● **Entries provided**:

::::

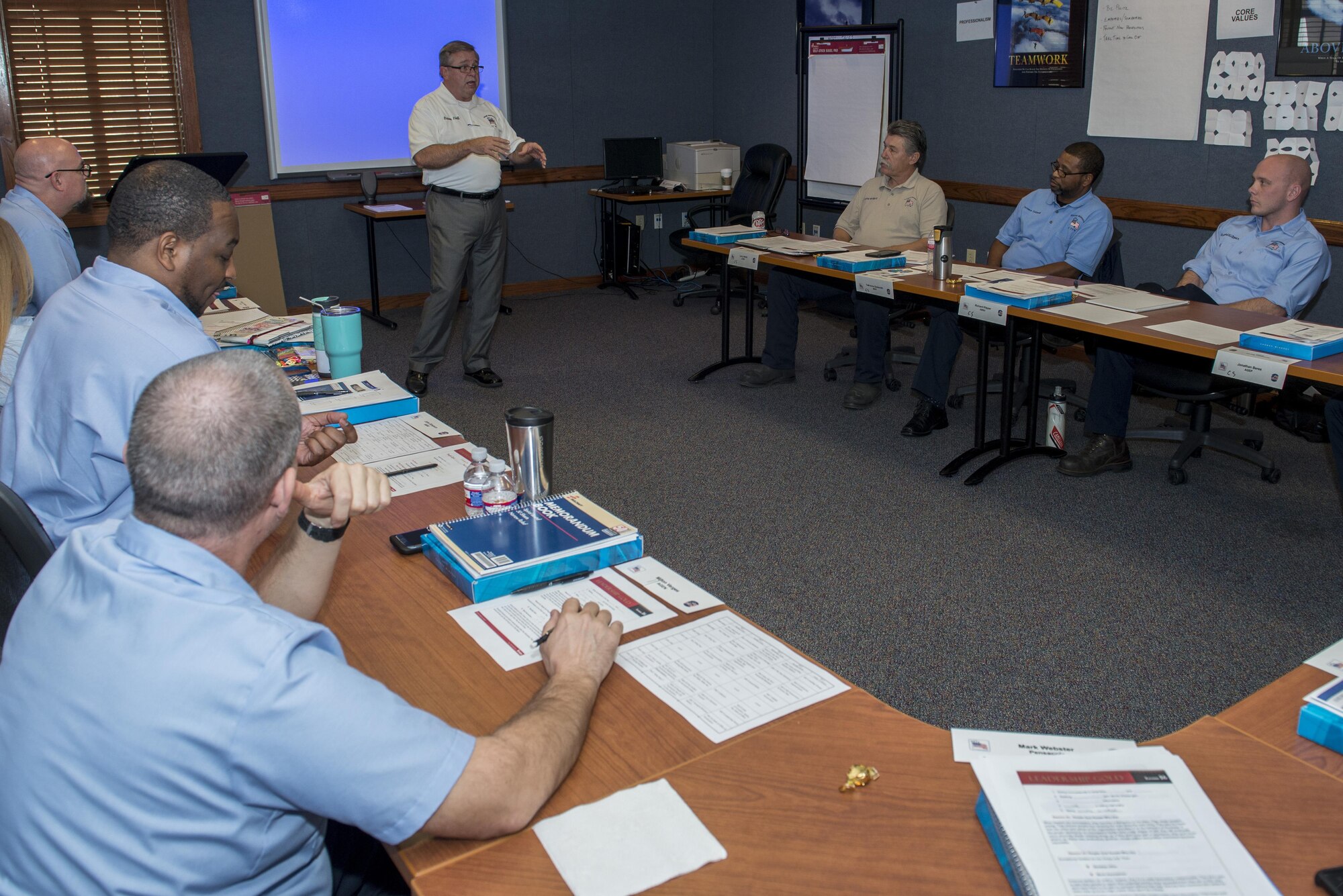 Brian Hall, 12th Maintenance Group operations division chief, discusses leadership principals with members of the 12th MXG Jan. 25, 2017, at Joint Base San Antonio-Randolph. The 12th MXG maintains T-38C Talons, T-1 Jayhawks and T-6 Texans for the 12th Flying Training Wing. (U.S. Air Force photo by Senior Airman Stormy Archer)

::::

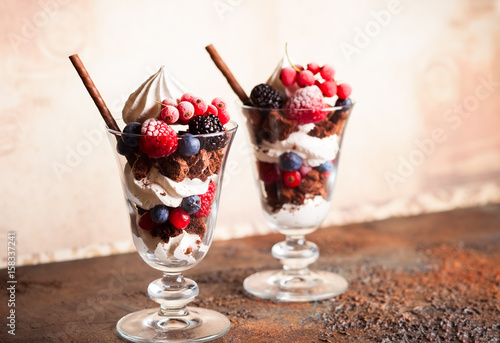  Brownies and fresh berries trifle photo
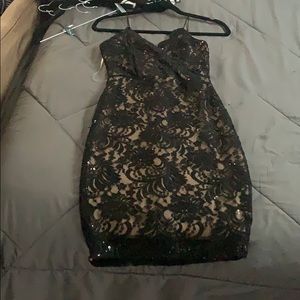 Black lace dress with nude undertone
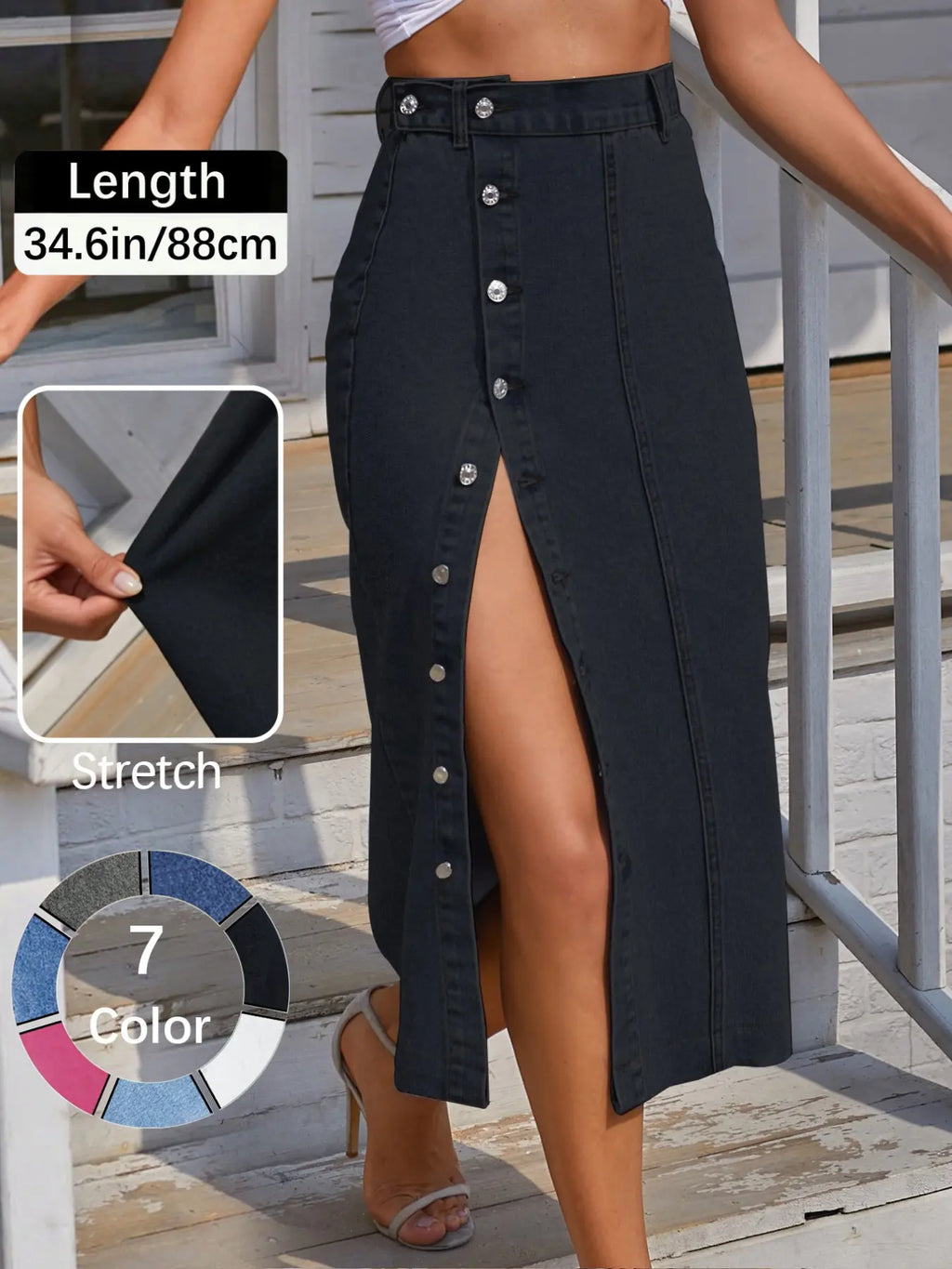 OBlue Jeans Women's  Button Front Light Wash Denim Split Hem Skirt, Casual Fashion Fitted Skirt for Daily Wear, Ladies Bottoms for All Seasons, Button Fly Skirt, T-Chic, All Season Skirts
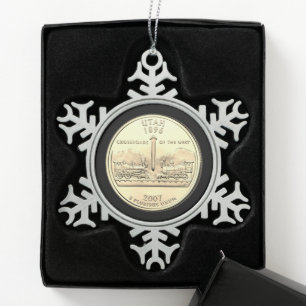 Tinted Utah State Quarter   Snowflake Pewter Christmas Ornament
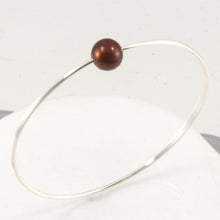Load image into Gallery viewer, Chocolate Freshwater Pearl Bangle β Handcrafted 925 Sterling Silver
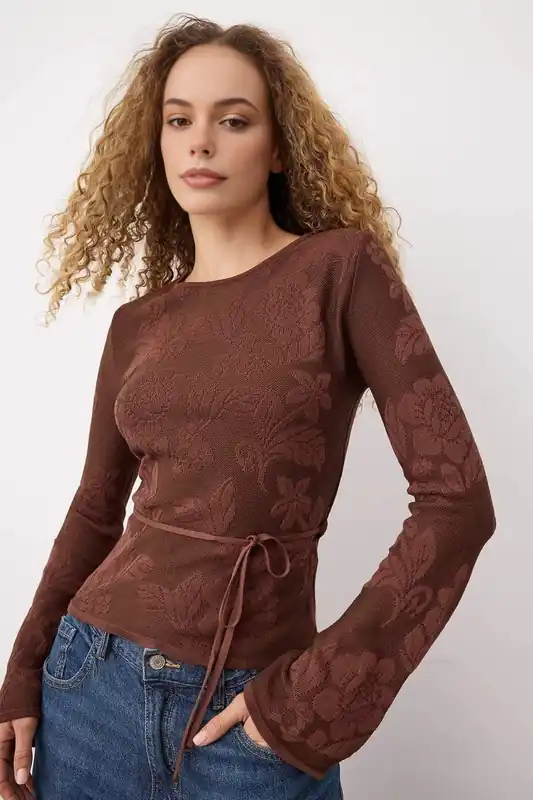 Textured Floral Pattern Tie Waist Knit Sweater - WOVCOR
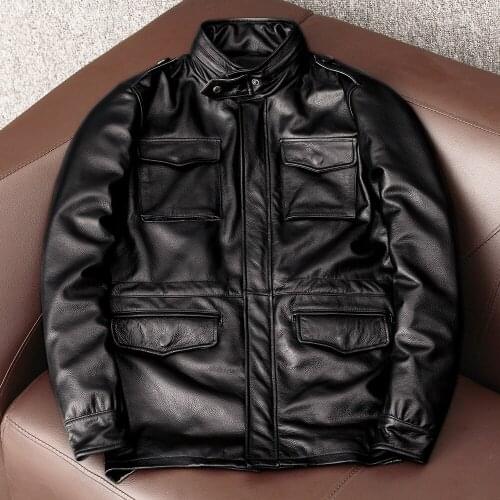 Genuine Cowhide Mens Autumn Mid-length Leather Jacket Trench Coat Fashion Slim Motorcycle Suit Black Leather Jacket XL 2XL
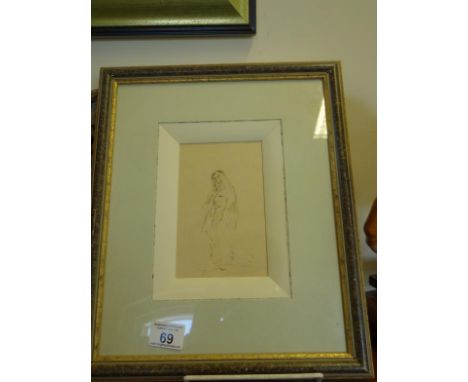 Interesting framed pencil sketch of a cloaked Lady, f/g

::::

● **Exercise brief**: Your answer is the exact run of lines above from the one with "OBlue Jeans Women's" through the one with "Interesting framed pencil", both ends included, minus any picture.

● **Problem solution**:
 OBlue Jeans Women's  Button Front Light Wash Denim Split Hem Skirt, Casual Fashion Fitted Skirt for Daily Wear, Ladies Bottoms for All Seasons, Button Fly Skirt, T-Chic, All Season Skirts
 Tinted Utah State Quarter   Snowflake Pewter Christmas Ornament
Load image into Gallery viewer, Chocolate Freshwater Pearl Bangle β Handcrafted 925 Sterling Silver
 Textured Floral Pattern Tie Waist Knit Sweater - WOVCOR
 Genuine Cowhide Mens Autumn Mid-length Leather Jacket Trench Coat Fashion Slim Motorcycle Suit Black Leather Jacket XL 2XL
 Interesting framed pencil sketch of a cloaked Lady, f/g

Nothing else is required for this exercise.